Galois awarded $2.7M Navy contract to develop new cyber resilience capability

Galois, based in Portland, OR, announced on July 10 that it has been awarded a $2.7 million contract by the Office of Naval Research (ONR) to leverage software brittleness for cyber defense.

Modern military systems involve a vast array of software, which serves as an attractive target for adversaries. Protecting this software is challenging, as it often runs on legacy hardware that lacks modern cyber defenses. Furthermore, many software defense techniques impose unacceptable overheads for embedded and real time systems, which form the core of control systems for most air, ground, and naval vehicles.
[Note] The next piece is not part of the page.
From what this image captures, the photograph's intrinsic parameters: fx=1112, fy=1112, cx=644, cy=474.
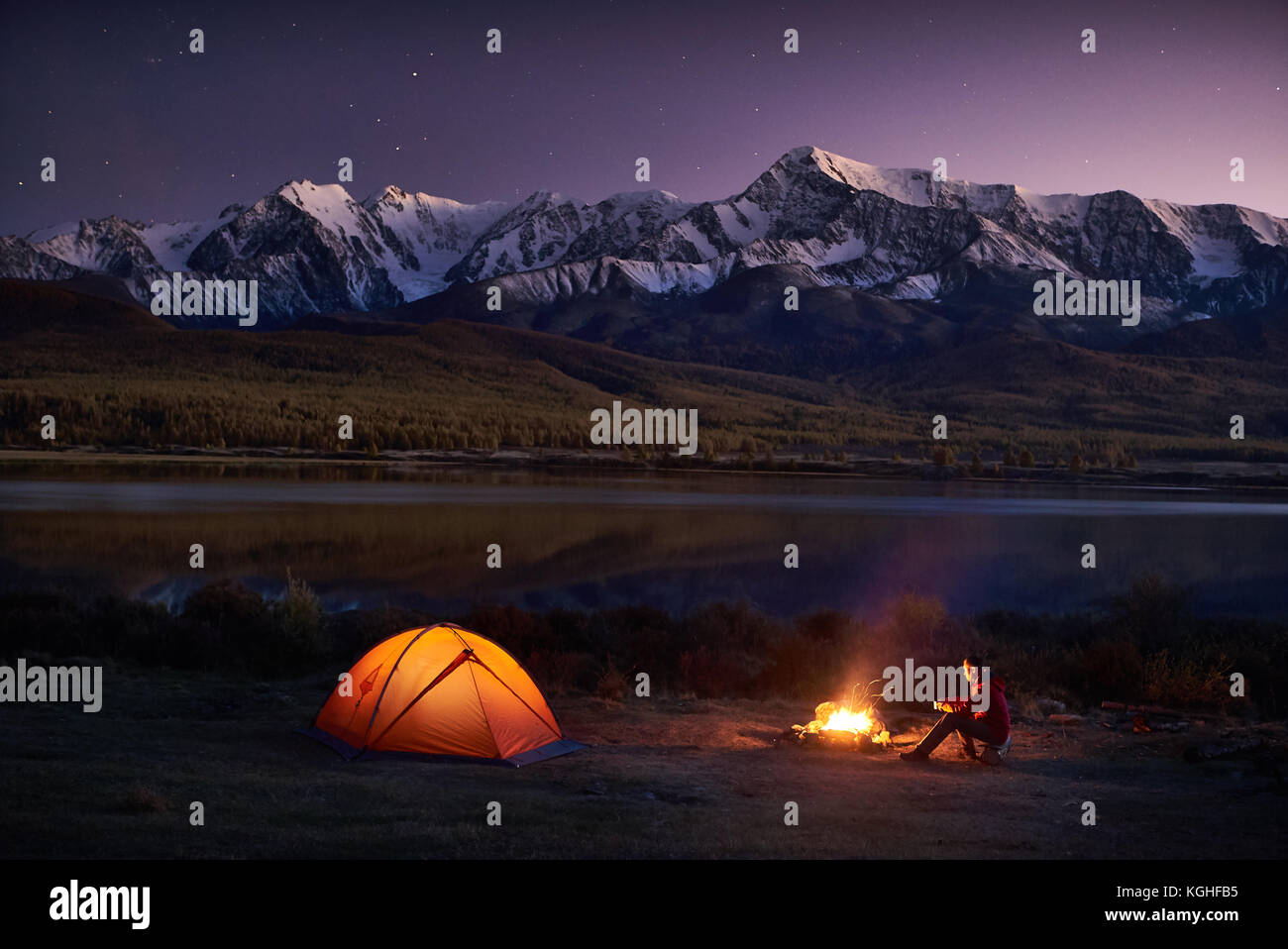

With this project, Galois aims to harden control systems by using binary rewriting to add brittleness to legacy binaries. Brittleness causes programs to fail fast when under attack, which allows systems to quickly detect and disrupt cyber attacks and revert to known-good states. Coupled with the fault tolerance mechanisms that support critical systems, brittleness adds resilience to cyber systems. Galois aims to further develop and leverage its research on brittle software as a cyber defense to protect Navy-relevant software systems against control flow integrity attacks, code injection attacks, memory corruption, and overflow vulnerabilities.

“An adversary can wreak havoc if they gain control of a sensitive software system that is operationally-sensitive,” said Dr. Tristan Ravitch, Galois’ principal investigator on the project. “Many traditional cyber defenses strive to keep systems running when cyber attacks are detected.  Our approach aims to improve overall system resilience by triggering built-in system recovery methods as quickly as possible.  This allows the system to seamlessly restart in a known-good state while denying the attacker access to a running system.”

Each project phase will add new capabilities in the main research thrust areas: 1) new methods for adding brittleness to binaries 2) efficiency of brittle code, and 3) assurance through verification.

By the end of the project, Galois aims for the tool to be suitable for evaluation on Navy-relevant systems. Galois will identify suitable evaluation targets in coordination with the Office of Naval Research and Naval Surface Warfare Center.